En résumé, une baisse des dotations aurait un impact significatif et potentiellement dévastateur pour les collectivités locales et territoriales de l’outre-mer. Il est donc crucial que les décideurs politiques prennent en compte les besoins spécifiques de ces régions et veillent à ce qu’elles disposent des ressources nécessaires pour assurer le bien-être et le développement de leurs populations, car en fait une baisse des dotations de l’état entraînerait mécaniquement une diminution de la masse monétaire en circulation en Guadeloupe. La masse monétaire en circulation est importante dans les économies de la Guadeloupe et de la Martinique car elle influence la disponibilité de crédit, l’inflation, les taux d’intérêt et la stabilité économique générale de ces régions. Elle reflète également l’activité économique et la confiance des consommateurs et des investisseurs dans ces territoires. Les autorités économiques et financières notamment l’institut d’émission des départements d’outre-mer ( IEDOM) doivent donc surveiller de près la masse monétaire pour prendre des décisions politiques appropriées en matière de développement économique. Une diminution de la masse monétaire en circulation en Guadeloupe due à une réduction de la dépense publique pourrait entraîner plusieurs conséquences :
Ralentissement économique : Moins de liquidités en circulation signifie moins d’argent disponible pour les entreprises et les ménages, ce qui peut entraîner une baisse de la consommation et de l’investissement, conduisant ainsi à un ralentissement économique.
Augmentation du chômage : Si les entreprises réduisent leurs activités en raison de la diminution de la demande, cela peut entraîner des pertes d’emplois et une augmentation du chômage dans la région.
Baisse des investissements : Une diminution de la masse monétaire peut également dissuader les investisseurs de financer de nouveaux projets ou d’expansion, ce qui pourrait freiner la croissance économique à long terme.
Pression sur les taux d’intérêt : Une réduction de la masse monétaire pourrait exercer une pression à la hausse sur les taux d’intérêt, car la demande de crédit restante pourrait augmenter, ce qui rendrait le crédit plus coûteux pour les emprunteurs.

◆ **Liste des données**
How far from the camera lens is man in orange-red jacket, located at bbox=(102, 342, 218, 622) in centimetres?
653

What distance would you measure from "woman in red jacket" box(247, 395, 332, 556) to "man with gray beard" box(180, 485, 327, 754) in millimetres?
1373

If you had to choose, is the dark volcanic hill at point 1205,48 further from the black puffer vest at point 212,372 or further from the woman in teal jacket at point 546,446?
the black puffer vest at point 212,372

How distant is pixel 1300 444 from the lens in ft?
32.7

◆ **Consigne**
Poursuivez le texte sur la baisse des dotations de l'État en Guadeloupe en reprenant juste après sa dernière phrase.

◆ **Réponse**
Ainsi au final, une réduction de la masse monétaire en circulation en Guadeloupe due à une réduction de la dépense publique pourrait avoir des implications néfastes pour l’économie locale, notamment en termes de croissance, d’emploi et de stabilité financière. Et comme d’habitude, cette façon de présenter les choses (« comment allez-vous ralentir les dépenses ? » ) est destinée à marteler que les « dépenses » des collectivités sont forcément de la « mauvaise dépense », une forme de gâchis d’argent public. En cherchant à faire oublier que les dépenses des collectivités, en investissement comme en fonctionnement, permettent de faire vivre le service public local, d’injecter des fonds pour la consommation des ménages, et créent, de surcroît, une quantité considérable d’activité économique pour différents secteurs comme le bâtiment et l’immobilier.
À l’heure où le gouvernement redoute la diminution de la croissance et une augmentation du déficit budgétaire et de la dette, est-il raisonnable de demander aux collectivités de ralentir leurs investissements ?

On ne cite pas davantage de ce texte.